One of the methods investors use is to go off-the-market, meaning they’ll look for homes that have not yet been formally listed for sale. Others will work with a realtor or wholesaler that has an existing network of homes and buyers or use recent divorce or death records as an indication of a property that will be for sale soon. The problem is that finding leads on property deals via these methods is time-intensive.

With FlipScout by New Silver, finding properties with flip potential is as easy as entering a location or zip code and finding dozens of undervalued or pre-foreclosed homes. Free to use online right now, FlipScout is a game-changing tool that lets you see potential ROI, renovation cost, and a variety of other data snippets that can help you find your next deal.

Once you’ve found a good deal, it’s as simple as making sure you make a suitable offer and coming to an agreement with the seller.

Renovating The Property

If your offer has been accepted, then congratulations! You’ve acquired your first flip property and it’s time to start working on renovating it. This is the part most investors look forward to the most since it gives them the opportunity to exercise some creative freedom. The only problem is that this is also the place where the budget is most easily compromised. 

Renovating a property with the idea of selling it quickly means that your upgrades need to be carefully planned, executed quickly, and with quality and appeal to the buyers that will view them. Not all renovations will improve the overall value of the home, and some could even cost you that first rush of excited property viewers.

The renovations that are best to focus on as a less experienced investor are cosmetic renovations. Cosmetic renovations include things like repainting, landscaping, and doing general repairs. These are often projects that the investor can take on themselves to save on the cost of labor. What makes these renovations so effective is where they are applied. If you focus your repainting or tiling efforts in the kitchen, for example, you will be upgrading one of the rooms considered to be most important by buyers. 

The thing that matters the most is that you stick to your planned budget and timeline. Every day that you hold onto the property is another day that you are responsible for utility costs, taxes, and other expenses that can eat into your profits. If you do plan to work with a contractor, make sure that they have been pre-vetted and can keep to your expectations.

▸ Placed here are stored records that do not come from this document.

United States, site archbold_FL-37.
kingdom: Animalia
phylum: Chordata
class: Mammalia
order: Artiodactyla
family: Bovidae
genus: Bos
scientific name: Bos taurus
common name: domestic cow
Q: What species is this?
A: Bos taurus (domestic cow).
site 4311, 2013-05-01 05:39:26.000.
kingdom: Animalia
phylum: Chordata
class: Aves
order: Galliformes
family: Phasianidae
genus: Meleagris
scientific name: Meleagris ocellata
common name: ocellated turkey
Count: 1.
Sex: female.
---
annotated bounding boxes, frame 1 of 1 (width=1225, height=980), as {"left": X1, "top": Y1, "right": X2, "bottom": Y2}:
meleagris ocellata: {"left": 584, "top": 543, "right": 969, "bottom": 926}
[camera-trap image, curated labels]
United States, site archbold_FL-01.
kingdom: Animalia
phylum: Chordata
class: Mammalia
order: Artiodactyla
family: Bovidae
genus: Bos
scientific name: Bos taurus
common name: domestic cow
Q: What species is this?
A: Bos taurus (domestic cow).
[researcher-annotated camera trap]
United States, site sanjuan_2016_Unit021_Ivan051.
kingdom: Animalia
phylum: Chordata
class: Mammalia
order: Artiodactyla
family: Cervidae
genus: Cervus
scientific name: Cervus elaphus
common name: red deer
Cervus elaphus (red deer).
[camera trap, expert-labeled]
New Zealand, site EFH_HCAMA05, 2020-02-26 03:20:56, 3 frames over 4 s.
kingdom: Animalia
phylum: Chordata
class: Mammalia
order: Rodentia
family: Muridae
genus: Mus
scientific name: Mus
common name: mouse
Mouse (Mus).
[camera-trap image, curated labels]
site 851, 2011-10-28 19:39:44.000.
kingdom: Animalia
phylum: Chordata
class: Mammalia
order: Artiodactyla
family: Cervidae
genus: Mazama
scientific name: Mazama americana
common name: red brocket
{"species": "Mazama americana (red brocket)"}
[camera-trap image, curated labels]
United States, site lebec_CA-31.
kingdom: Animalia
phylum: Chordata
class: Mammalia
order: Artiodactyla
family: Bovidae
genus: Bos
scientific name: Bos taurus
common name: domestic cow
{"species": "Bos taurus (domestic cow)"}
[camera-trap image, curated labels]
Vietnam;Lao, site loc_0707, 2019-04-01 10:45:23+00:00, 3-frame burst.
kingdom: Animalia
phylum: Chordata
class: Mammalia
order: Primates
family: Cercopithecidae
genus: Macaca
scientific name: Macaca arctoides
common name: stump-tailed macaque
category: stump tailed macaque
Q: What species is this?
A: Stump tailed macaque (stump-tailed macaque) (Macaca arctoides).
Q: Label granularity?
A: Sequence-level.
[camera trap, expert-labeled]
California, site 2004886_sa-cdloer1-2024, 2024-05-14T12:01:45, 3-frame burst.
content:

For your flip to be successful, you’ll want to focus on renovating and reselling it as fast as possible so that you can repay your loan. 

Selling The Property

With renovations completed, it will be time to advertise the property for sale. You’ll want to ensure that the price you set for the home is in line with other property prices in the area, but that it is also enough to cover all of the expenses you incurred. Some investors work with a property appraiser to set up their final price – your lender may even be able to help you with a connection here.

Remember that first impressions will be everything and that you’ll want to check that the property is putting it’s best foot forward. Look at the property objectively and ask if you were a buyer, would you be interested in putting in an offer? Little touches like adding lots of greenery can have a big impact on buyer perception. When listing it online, this will also apply. Make sure you’re using quality real estate photos that show the home in the best light.

The first wave of property viewers will be the most important, and you’ll want to maximize your marketing to get this wave as big as possible. List the property on online platforms, add a nice big “for sale” sign to the front, and get the word out any way you can.

The Bottom Line

Learning how to flip your first property might be challenging, but it can also be incredibly rewarding. House flips can be like a bug; once it’s bitten you you might find it difficult to stop. Going from your first flip to your second will be much simpler since you’ve already done the groundwork and gained some experience. 

In a lot of ways, flipping a house will be easier once you’ve set up your connections like your lender, contractors, property appraiser, and more, you’ll be able to depend on them again in the future. They do say it takes a village!